17. A method as in any of the previous Claims wherein the first milling step is carried out using a hammer mill.

18. A method as in any of the previous Claims wherein the material is milled in the first milling step for less than one hour per 250kg.

19. A method as in any of the previous Claims wherein the material is milled in the first milling step for less than 30 minutes per 100kg.

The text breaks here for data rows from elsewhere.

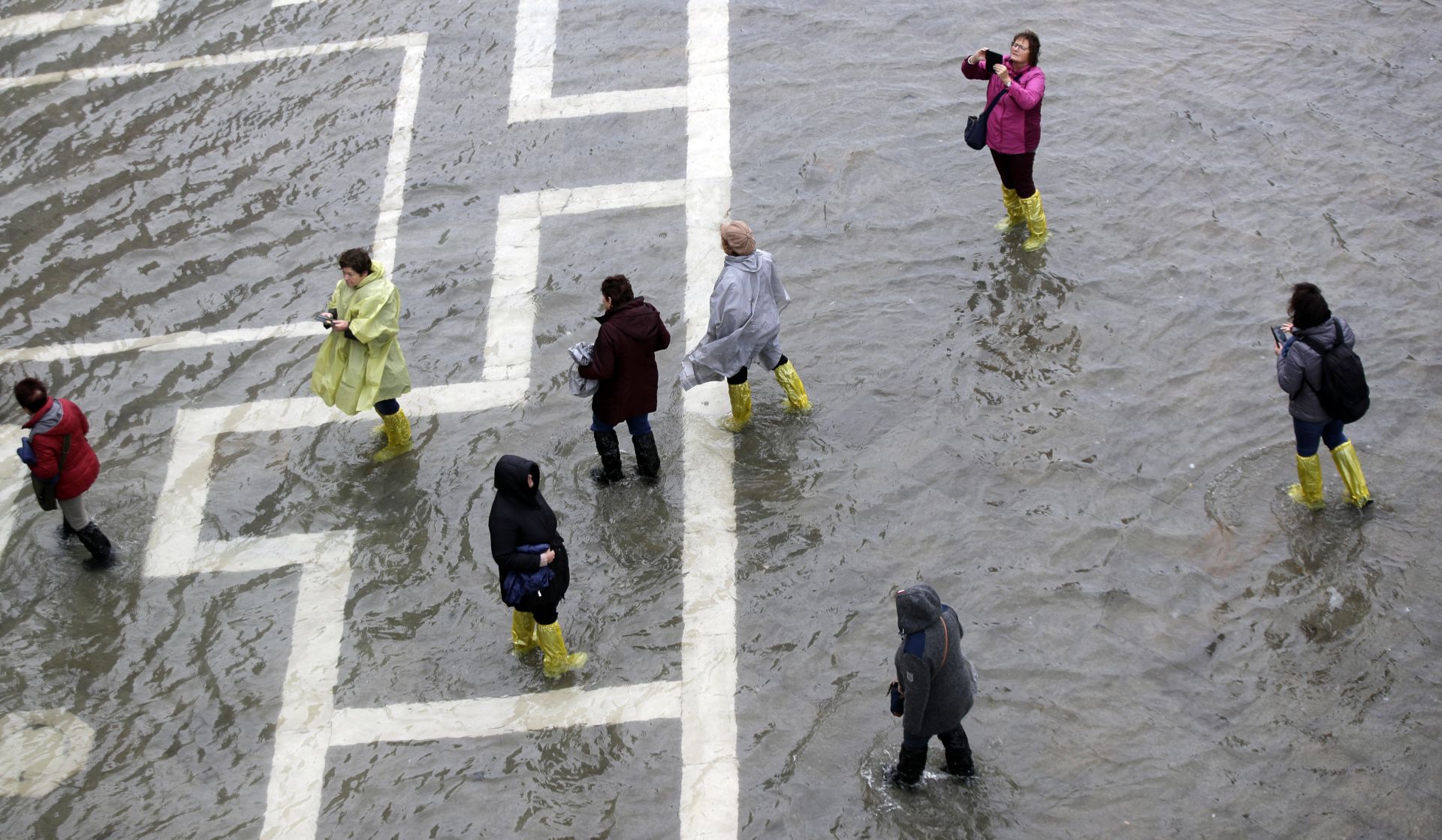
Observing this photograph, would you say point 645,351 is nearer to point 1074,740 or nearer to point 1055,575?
point 1055,575

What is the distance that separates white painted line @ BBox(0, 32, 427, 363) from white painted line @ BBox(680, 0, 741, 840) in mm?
2505

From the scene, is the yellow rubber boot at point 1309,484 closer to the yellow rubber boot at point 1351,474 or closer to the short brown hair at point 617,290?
the yellow rubber boot at point 1351,474

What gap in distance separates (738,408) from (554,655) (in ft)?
7.30

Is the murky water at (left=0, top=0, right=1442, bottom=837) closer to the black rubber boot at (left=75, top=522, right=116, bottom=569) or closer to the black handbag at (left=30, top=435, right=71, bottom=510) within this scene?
the black rubber boot at (left=75, top=522, right=116, bottom=569)

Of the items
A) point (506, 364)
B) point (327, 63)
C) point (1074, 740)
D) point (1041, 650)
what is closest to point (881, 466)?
point (1041, 650)

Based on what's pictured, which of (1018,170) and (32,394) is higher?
(1018,170)

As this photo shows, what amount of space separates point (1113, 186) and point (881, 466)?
11.5 ft

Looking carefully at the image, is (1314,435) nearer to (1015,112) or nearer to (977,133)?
(1015,112)

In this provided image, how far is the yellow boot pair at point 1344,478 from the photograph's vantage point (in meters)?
7.51

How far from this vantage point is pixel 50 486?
8.02 meters

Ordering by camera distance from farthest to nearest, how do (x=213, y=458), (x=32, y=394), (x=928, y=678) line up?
(x=213, y=458)
(x=32, y=394)
(x=928, y=678)

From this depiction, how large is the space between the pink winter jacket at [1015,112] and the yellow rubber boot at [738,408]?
103 inches

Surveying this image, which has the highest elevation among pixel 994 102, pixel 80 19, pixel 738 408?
pixel 994 102

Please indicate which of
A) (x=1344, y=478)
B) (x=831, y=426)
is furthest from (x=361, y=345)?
(x=1344, y=478)
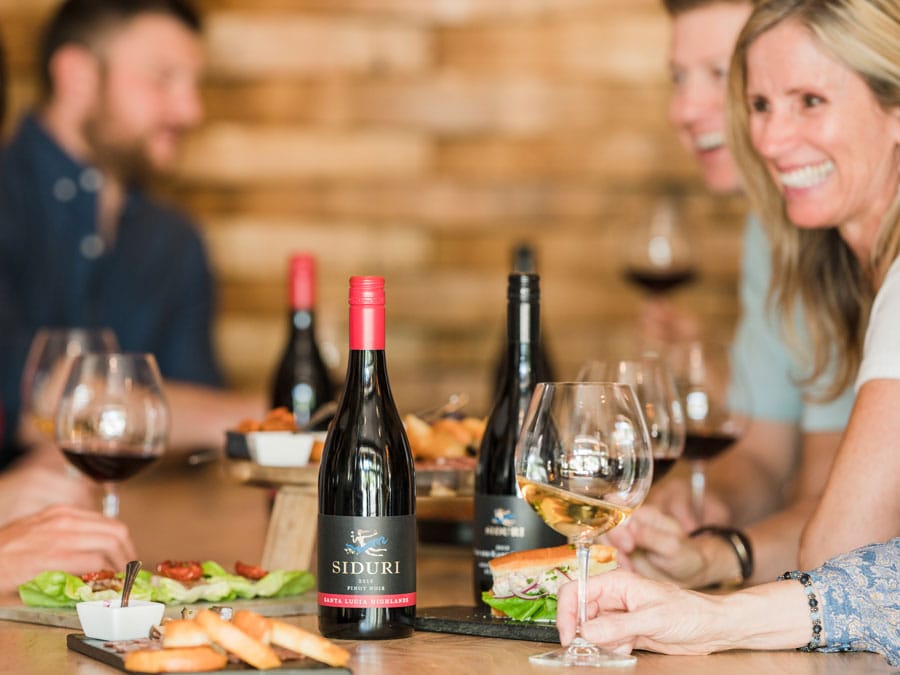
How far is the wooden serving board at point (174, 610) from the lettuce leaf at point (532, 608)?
0.72 ft

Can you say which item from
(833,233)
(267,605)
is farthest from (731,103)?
(267,605)

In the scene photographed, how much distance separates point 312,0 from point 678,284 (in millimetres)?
1626

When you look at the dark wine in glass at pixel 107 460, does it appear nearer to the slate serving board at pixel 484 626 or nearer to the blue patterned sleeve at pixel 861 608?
the slate serving board at pixel 484 626

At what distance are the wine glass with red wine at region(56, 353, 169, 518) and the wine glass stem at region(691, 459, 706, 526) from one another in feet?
2.30

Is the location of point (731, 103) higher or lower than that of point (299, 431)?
higher

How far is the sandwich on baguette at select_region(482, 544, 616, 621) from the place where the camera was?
124 centimetres

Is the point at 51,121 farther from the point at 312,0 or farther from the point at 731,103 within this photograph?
the point at 731,103

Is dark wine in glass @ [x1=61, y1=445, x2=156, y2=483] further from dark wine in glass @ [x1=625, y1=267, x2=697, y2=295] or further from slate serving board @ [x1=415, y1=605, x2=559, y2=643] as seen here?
dark wine in glass @ [x1=625, y1=267, x2=697, y2=295]

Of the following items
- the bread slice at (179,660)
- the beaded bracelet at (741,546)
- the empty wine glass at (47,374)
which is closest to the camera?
the bread slice at (179,660)

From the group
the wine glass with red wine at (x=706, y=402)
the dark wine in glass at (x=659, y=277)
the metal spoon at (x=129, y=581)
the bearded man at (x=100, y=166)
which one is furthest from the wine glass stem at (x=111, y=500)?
the bearded man at (x=100, y=166)

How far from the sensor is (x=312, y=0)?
3.86m

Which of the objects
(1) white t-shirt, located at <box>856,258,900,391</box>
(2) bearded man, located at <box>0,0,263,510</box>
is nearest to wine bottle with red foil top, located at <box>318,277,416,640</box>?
(1) white t-shirt, located at <box>856,258,900,391</box>

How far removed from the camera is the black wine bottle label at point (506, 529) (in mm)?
1321

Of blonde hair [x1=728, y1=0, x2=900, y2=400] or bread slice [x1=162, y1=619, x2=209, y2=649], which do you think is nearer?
bread slice [x1=162, y1=619, x2=209, y2=649]
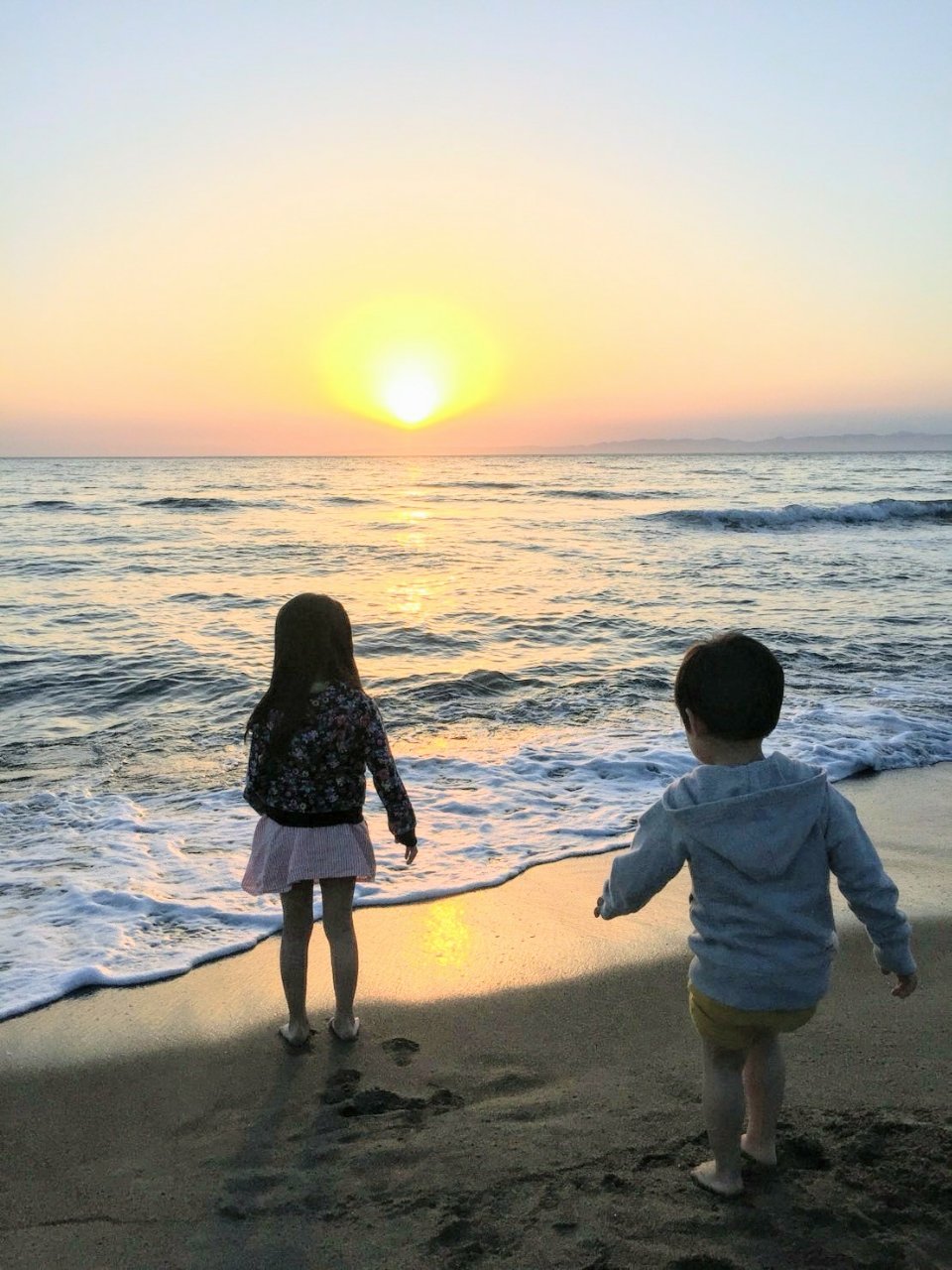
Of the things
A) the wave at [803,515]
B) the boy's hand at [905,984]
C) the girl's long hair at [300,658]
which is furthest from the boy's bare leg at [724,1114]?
the wave at [803,515]

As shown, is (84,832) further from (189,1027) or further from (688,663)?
(688,663)

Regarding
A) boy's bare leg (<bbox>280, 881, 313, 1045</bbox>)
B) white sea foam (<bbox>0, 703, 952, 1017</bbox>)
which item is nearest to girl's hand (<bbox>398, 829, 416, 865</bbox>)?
boy's bare leg (<bbox>280, 881, 313, 1045</bbox>)

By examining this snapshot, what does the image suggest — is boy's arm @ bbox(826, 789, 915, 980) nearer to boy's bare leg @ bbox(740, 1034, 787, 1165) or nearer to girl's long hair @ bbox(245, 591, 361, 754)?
boy's bare leg @ bbox(740, 1034, 787, 1165)

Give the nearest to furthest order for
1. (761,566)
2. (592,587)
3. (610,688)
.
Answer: (610,688)
(592,587)
(761,566)

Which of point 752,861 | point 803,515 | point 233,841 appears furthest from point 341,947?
point 803,515

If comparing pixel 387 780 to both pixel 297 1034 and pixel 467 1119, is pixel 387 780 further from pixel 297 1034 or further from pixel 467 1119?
pixel 467 1119

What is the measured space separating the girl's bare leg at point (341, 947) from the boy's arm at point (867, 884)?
191 centimetres

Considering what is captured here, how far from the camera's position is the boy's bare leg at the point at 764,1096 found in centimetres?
253

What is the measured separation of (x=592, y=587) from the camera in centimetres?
1656

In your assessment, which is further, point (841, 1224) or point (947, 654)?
point (947, 654)

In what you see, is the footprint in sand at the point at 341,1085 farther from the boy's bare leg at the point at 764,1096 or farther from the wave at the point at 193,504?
the wave at the point at 193,504

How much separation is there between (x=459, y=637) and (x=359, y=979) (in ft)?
27.6

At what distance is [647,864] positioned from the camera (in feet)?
7.79

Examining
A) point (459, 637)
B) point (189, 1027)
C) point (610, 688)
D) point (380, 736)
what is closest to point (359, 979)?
point (189, 1027)
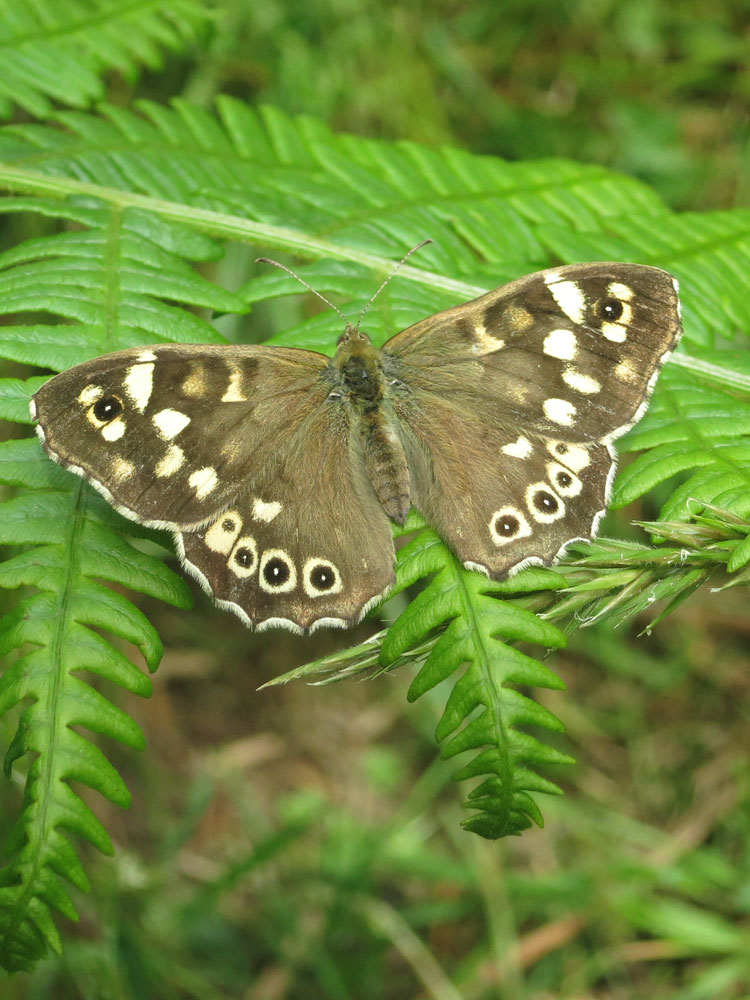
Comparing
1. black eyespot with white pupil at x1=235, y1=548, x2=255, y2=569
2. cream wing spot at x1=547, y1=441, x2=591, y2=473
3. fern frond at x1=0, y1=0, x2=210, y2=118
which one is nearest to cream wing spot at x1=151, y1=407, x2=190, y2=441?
black eyespot with white pupil at x1=235, y1=548, x2=255, y2=569

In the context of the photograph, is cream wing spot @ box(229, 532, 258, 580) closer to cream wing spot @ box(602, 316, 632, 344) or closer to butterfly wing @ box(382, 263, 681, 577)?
butterfly wing @ box(382, 263, 681, 577)

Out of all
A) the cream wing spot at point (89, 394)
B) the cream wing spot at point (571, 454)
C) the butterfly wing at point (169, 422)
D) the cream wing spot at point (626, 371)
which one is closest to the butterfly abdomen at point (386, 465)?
the butterfly wing at point (169, 422)

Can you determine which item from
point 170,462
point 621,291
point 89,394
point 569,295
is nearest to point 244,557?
point 170,462

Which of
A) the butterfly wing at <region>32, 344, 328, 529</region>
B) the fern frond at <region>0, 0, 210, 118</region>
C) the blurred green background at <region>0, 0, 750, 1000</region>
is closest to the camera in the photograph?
the butterfly wing at <region>32, 344, 328, 529</region>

20. A method as in any of the previous Claims wherein the method includes at least one step of testing the DNA of the seaweed material.

21 . A method as in Claim 20 wherein the step of testing DNA comprises removing a portion of the seaweed material and carrying out DNA (deoxyribonucleic acid) profiling, including potentially partial sequencing of the DNA in the sample and then comparing to a reference to determine the provenance of the sample.

22. A method as in any of Claims 20 or 21 wherein, a first DNA profile is obtained prior to the first milling step.

23. A method as in Claim 22 wherein the first DNA profile is obtained after harvesting the seaweed and prior to the first milling step.

24. A method as in any of Claims 20 to 23 wherein a second DNA profile is obtained after the second milling step.

25. A method as in Claim 24 wherein second DNA profile is compared to the first DNA profile and/or to a reference library of DNA data.

26. A milled particulate seaweed material, where the particulates are less than 400pm in size, which comprises sufficient intact DNA for at least partial sequence information to be obtained.